The most effective way to protect walls against cannon fire proved to be depth (increasing the width of the defenses) and angles (ensuring that attackers could only fire on walls at an oblique angle, not square on). Initially, walls were lowered and backed, in front and behind, with earth. Towers were reformed into triangular bastions. This design matured into the trace italienne. Star-shaped fortresses surrounding towns and even cities with outlying defenses proved very difficult to capture, even for a well-equipped army. Fortresses built in this style throughout the 16th century did not become fully obsolete until the 19th century, and were still in use throughout World War I (though modified for 20th-century warfare). During World War II, trace italienne fortresses could still present a formidable challenge, for example, in the last days of World War II, during the Battle in Berlin, that saw some of the heaviest urban fighting of the war, the Soviets did not attempt to storm the Spandau Citadel (built between 1559 and 1594), but chose to invest it and negotiate its surrender.

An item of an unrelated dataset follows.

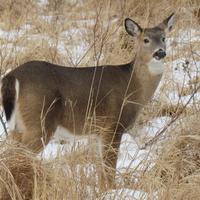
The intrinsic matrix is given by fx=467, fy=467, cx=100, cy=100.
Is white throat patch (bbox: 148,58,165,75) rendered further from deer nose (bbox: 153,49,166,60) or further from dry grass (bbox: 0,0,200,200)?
dry grass (bbox: 0,0,200,200)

However, the cost of building such vast modern fortifications was incredibly high, and was often too much for individual cities to undertake. Many were bankrupted in the process of building them; others, such as Siena, spent so much money on fortifications that they were unable to maintain their armies properly, and so lost their wars anyway. Nonetheless, innumerable large and impressive fortresses were built throughout northern Italy in the first decades of the 16th century to resist repeated French invasions that became known as the Italian Wars. Many stand to this day.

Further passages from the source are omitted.